Like a Crane, Like a Dove Within
Isaiah 38:14 - A Neville Goddard interpretation
Read Isaiah 38 in context
Scripture Focus
Biblical Context
A heart overwhelmed by sorrow cries out to the LORD and looks upward for relief. The speaker feels oppressed and longs for deliverance.
Neville's Inner Vision
Isaiah 38:14 in Neville's approach reads as the inner conversation of the self pressed by circumstance and petitioning the I AM for relief. The crane, swallow, and dove are not birds to be rescued; they are allegories for your restless mental chatter and a heart that seeks lift from a higher awareness. When you say, 'mine eyes fail with looking upward,' you are not petitioning a distant deity; you are witnessing your own attention narrowing to the problem. In Neville's practice, you revise the scene by shifting from pleading to assuming the feeling of the fulfilled state.
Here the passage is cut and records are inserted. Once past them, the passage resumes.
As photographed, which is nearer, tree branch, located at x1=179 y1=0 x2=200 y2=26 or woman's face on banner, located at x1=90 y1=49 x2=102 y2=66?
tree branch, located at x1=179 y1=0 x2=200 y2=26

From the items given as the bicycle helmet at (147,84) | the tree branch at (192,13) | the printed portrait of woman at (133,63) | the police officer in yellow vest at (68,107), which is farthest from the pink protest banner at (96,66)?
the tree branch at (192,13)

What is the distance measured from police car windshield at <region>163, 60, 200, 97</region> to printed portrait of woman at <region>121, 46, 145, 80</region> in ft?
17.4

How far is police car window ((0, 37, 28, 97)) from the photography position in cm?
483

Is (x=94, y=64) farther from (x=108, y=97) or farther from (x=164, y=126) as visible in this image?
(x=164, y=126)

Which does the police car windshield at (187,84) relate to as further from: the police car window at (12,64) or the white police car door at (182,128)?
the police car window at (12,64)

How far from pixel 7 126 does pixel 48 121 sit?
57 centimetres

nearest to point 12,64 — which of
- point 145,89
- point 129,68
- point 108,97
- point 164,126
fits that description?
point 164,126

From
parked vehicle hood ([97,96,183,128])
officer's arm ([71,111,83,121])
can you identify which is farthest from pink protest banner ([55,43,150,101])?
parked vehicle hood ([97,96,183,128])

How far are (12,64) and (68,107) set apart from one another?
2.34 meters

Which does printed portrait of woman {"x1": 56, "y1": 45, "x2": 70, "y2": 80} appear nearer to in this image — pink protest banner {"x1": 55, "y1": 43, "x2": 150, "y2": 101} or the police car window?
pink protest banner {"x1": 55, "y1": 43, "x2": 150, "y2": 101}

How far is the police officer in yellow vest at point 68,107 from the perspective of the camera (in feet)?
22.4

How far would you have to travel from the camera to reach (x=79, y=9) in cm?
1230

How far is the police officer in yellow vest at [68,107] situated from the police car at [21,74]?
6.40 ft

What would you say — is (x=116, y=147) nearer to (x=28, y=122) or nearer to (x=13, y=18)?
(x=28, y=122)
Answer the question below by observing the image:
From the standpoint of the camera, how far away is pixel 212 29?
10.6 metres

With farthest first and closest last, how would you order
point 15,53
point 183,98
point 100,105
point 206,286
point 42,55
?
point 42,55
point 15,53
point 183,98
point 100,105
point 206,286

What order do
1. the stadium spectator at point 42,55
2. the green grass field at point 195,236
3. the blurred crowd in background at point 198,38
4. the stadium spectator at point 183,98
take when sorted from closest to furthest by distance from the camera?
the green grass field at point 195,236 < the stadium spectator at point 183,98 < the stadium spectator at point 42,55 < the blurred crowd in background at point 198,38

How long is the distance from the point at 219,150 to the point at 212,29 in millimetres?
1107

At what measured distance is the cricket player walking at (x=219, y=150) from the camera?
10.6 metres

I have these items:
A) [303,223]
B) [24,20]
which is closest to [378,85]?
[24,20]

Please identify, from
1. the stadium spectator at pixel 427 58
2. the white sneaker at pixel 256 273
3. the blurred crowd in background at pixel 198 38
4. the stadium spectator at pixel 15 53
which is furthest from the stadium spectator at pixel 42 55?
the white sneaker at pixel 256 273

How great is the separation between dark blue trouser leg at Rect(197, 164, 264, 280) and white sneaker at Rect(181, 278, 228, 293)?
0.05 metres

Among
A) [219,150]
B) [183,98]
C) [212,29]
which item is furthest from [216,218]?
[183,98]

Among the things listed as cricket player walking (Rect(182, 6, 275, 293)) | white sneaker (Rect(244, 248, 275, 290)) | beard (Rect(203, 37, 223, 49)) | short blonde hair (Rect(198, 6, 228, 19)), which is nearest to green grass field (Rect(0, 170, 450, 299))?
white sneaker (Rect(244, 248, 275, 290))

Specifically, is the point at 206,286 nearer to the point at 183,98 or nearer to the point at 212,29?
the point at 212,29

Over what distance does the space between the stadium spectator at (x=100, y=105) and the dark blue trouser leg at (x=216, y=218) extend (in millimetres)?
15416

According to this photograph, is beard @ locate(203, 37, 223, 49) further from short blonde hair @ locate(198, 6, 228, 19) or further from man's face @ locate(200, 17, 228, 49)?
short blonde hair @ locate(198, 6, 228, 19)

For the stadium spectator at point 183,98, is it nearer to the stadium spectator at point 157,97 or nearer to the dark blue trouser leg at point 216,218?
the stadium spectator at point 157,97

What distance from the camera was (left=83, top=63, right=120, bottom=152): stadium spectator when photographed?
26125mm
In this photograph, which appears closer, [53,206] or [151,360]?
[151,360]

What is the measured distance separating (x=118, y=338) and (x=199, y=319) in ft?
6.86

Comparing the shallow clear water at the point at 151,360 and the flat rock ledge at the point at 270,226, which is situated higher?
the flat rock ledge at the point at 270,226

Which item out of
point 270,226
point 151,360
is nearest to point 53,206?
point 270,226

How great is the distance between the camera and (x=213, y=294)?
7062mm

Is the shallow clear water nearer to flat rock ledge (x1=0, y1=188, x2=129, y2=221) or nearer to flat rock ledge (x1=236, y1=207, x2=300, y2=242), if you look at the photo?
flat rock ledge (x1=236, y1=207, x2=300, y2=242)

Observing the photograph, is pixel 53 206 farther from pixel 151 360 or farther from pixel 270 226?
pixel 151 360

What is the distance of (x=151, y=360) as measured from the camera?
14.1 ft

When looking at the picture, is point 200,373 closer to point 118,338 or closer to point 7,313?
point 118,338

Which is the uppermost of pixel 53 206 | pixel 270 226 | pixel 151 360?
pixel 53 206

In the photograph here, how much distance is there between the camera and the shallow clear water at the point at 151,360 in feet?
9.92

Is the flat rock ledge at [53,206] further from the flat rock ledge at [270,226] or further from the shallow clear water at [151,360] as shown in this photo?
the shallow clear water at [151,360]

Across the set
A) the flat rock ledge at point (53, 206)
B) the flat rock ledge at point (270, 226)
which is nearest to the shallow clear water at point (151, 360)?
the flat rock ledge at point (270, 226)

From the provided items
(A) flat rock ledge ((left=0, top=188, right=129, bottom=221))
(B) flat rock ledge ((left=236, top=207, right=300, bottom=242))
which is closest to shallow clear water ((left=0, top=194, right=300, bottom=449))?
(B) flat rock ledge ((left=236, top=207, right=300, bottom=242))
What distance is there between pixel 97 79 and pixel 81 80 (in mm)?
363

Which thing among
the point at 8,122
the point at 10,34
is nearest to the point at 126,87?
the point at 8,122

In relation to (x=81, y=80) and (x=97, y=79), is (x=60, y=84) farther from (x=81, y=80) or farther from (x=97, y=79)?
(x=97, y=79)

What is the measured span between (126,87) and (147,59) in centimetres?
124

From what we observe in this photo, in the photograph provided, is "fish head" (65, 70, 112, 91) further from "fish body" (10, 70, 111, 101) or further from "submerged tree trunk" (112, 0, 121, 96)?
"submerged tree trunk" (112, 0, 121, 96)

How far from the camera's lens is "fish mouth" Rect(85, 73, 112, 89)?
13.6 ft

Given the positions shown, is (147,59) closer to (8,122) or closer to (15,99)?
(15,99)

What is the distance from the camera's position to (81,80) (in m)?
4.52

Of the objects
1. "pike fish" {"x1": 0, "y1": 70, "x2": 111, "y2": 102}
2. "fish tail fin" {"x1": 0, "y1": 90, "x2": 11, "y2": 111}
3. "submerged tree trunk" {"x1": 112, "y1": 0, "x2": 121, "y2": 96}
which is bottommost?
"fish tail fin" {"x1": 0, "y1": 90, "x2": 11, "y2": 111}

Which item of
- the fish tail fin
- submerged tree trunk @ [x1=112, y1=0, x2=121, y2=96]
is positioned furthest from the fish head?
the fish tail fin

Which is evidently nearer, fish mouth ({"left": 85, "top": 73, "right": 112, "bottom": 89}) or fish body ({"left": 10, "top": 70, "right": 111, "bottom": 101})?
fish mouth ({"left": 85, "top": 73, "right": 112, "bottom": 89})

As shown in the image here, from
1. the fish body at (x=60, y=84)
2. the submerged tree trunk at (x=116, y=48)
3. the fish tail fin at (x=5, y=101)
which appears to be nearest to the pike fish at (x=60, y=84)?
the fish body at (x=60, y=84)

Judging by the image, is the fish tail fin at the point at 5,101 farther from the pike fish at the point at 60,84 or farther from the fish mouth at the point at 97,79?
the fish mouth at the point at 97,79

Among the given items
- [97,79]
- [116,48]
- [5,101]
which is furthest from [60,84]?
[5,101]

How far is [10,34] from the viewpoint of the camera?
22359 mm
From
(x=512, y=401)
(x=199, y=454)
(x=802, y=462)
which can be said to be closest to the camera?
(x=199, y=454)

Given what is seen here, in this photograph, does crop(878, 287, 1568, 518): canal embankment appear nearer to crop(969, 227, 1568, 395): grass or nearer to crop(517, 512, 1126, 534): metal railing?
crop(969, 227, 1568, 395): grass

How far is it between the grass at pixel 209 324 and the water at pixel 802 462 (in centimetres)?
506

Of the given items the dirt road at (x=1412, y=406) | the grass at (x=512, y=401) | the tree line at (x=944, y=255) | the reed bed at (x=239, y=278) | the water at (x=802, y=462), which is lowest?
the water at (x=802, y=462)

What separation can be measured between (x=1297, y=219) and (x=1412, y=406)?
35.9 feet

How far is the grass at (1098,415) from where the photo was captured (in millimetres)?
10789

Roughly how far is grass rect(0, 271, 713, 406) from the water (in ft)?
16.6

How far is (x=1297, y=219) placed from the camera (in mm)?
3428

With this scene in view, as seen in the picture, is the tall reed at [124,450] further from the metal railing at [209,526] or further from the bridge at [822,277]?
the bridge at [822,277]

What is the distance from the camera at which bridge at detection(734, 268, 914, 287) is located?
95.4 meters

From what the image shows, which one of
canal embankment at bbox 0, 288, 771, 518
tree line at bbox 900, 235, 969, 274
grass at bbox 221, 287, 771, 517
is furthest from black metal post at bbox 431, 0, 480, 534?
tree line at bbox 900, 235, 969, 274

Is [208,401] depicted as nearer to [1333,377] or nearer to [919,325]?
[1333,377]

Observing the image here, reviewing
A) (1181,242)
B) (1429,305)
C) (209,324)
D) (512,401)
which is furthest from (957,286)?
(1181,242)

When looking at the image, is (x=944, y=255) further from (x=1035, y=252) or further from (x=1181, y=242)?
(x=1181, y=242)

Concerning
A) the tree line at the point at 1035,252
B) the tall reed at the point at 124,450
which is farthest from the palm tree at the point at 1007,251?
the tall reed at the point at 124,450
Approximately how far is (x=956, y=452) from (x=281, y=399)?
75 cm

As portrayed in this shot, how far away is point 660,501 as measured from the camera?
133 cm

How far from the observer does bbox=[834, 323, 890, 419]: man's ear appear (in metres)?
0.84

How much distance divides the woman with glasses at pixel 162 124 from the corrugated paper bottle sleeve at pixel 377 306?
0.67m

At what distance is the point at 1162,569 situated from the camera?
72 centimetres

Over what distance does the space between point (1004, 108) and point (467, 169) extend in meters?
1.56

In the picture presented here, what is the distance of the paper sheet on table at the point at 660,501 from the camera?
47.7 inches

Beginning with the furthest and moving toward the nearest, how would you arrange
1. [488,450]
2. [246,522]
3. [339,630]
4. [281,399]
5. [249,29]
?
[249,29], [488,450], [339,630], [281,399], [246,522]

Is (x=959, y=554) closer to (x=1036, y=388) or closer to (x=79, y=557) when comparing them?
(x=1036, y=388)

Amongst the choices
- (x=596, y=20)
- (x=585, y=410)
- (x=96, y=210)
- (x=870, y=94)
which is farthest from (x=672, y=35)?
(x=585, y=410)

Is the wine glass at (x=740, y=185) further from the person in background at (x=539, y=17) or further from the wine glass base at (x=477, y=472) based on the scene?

Move from 'O LORD, undertake for me' to the silent, confident declaration: I AM here; I, the I AM, undertake for myself. Ground your feeling in the present tense: you are already in the state of deliverance, nourished by the awareness that imagination creates reality. The oppressed state is a misperception of identity; shift your inner image until the outward appearances align with a healed, uplifted mind. As you dwell in that assumption, the inner bird of thought quiets; the outer world follows the inner, not the other way around.
Practice This Now
Close your eyes, breathe, and assume: I AM delivering me now. Feel the relief as a present tense sensation, and persist in that state until impressions change.